The major criticisms of Yamins' (and similar) groups are either that correlation != causation, or correlation != understanding, or that it is tautological (bio-inspired ANNs will be more biological). I'm not sure how seriously this work is taken vs. true first principles theory.
Yes indeed. Attempts to simulate human neurons have shown that a single neuron can be simulated with a realtively large ANN consisting of several layers. This tells us that human neurons are more computationally complex and capable compared to other animals and orders of magnitude more complex than neurons in ANNs.
For me the most interesting parallel is from (I think) GANs, and other generative AIs. This is similar to the idea in psychology that we are really doing a lot of projection with some correction based on sensory input - as opposed to actually perceiving everything around us.
Also, real synapses are one of the most abundant features of real brains and are the direct inspiration for NN weights. I'm not sure the artificial brains help understand real ones, but they do seem to validate some ideas we have about real ones.
Called the "bare infinitive". Use your favorite search engine, many sites will explain it better than I can.
Short: "Help is a verb that can be used with or without to and with or without an object before the infinitive.

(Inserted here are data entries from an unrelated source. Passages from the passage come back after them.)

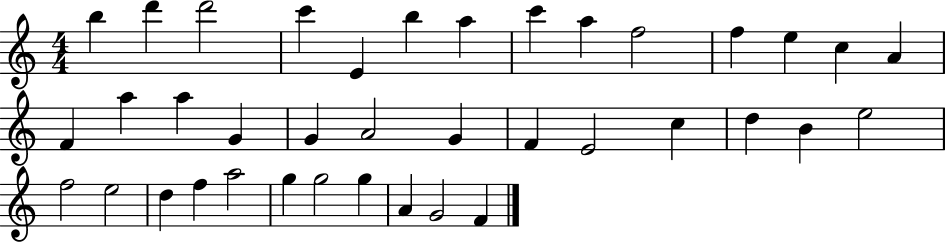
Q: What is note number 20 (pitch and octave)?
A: A4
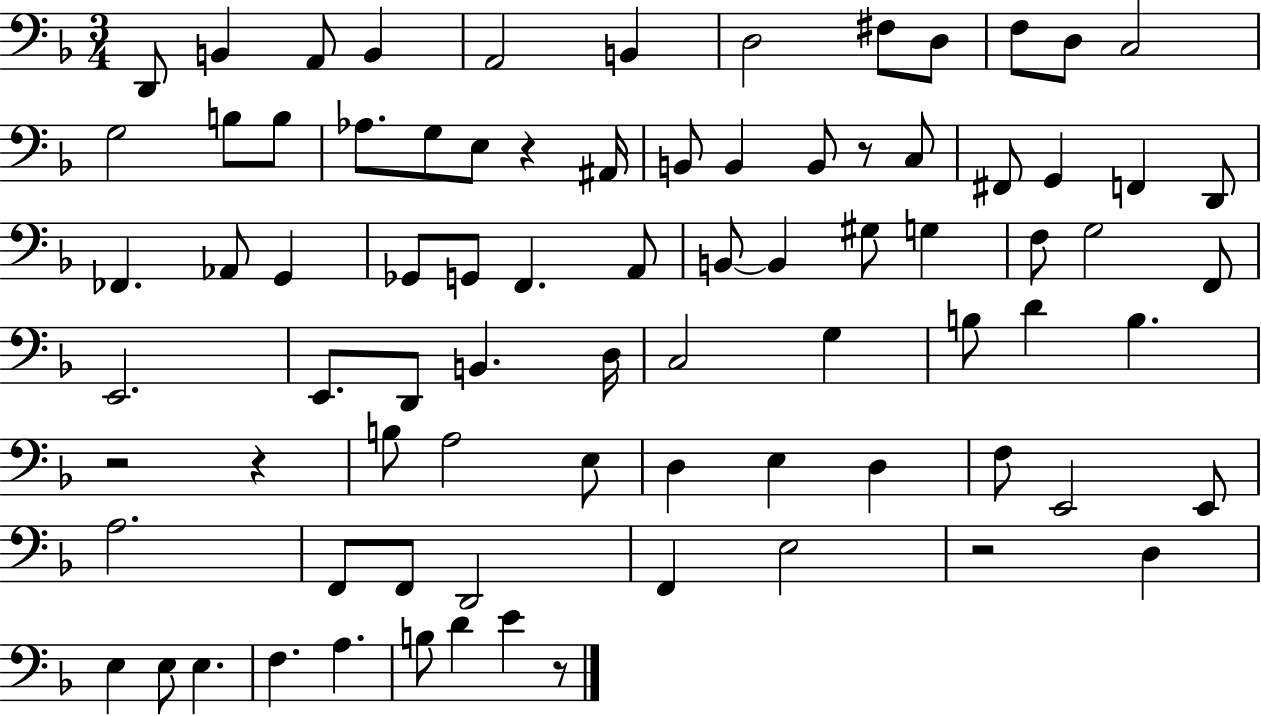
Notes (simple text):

D2/e B2/q A2/e B2/q A2/h B2/q D3/h F#3/e D3/e F3/e D3/e C3/h G3/h B3/e B3/e Ab3/e. G3/e E3/e R/q A#2/s B2/e B2/q B2/e R/e C3/e F#2/e G2/q F2/q D2/e FES2/q. Ab2/e G2/q Gb2/e G2/e F2/q. A2/e B2/e B2/q G#3/e G3/q F3/e G3/h F2/e E2/h. E2/e. D2/e B2/q. D3/s C3/h G3/q B3/e D4/q B3/q. R/h R/q B3/e A3/h E3/e D3/q E3/q D3/q F3/e E2/h E2/e A3/h. F2/e F2/e D2/h F2/q E3/h R/h D3/q E3/q E3/e E3/q. F3/q. A3/q. B3/e D4/q E4/q R/e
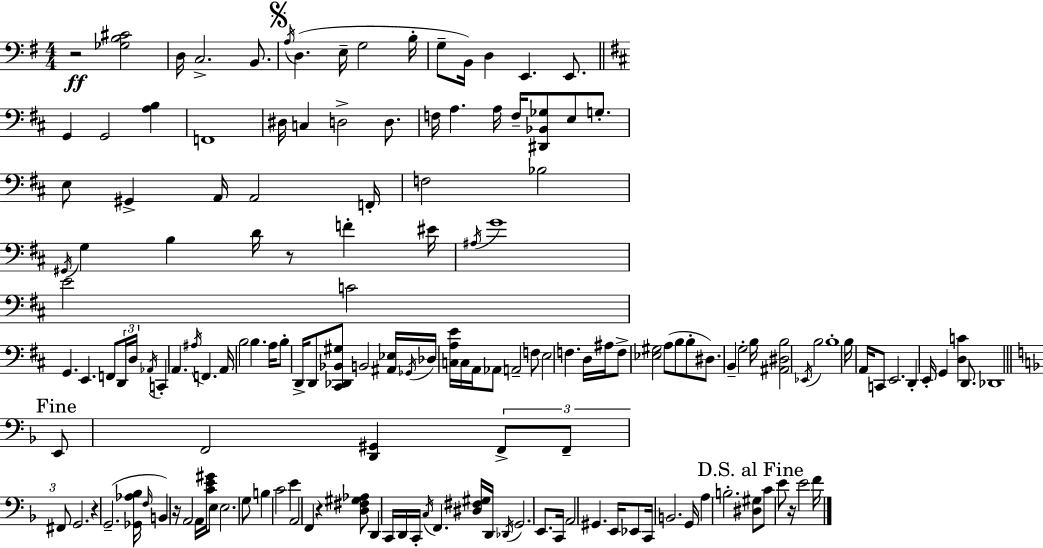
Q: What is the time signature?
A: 4/4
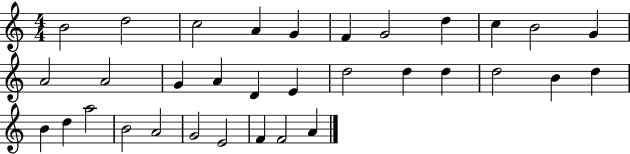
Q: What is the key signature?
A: C major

When we use it without an infinitive it sometimes sounds more informal." (from Bare infinitive - Learning English | BBC World Service)
scientific metaphors have been useful for science on all fields, it doesn't mean they are accurate or anything, they just help you think about a thing in a better way
There's this very fundamental problem in a lot of sciences, given some phenomena, find the patterns to compress the phenomena without knowing all the patterns a priori.
It's like wavelet decomposition where your wavelets are updates as new data is coming in.
The fundamental problem is that you keep coming up with random bullshit to post on HN and you keep inviting people to your discord basement to discuss it.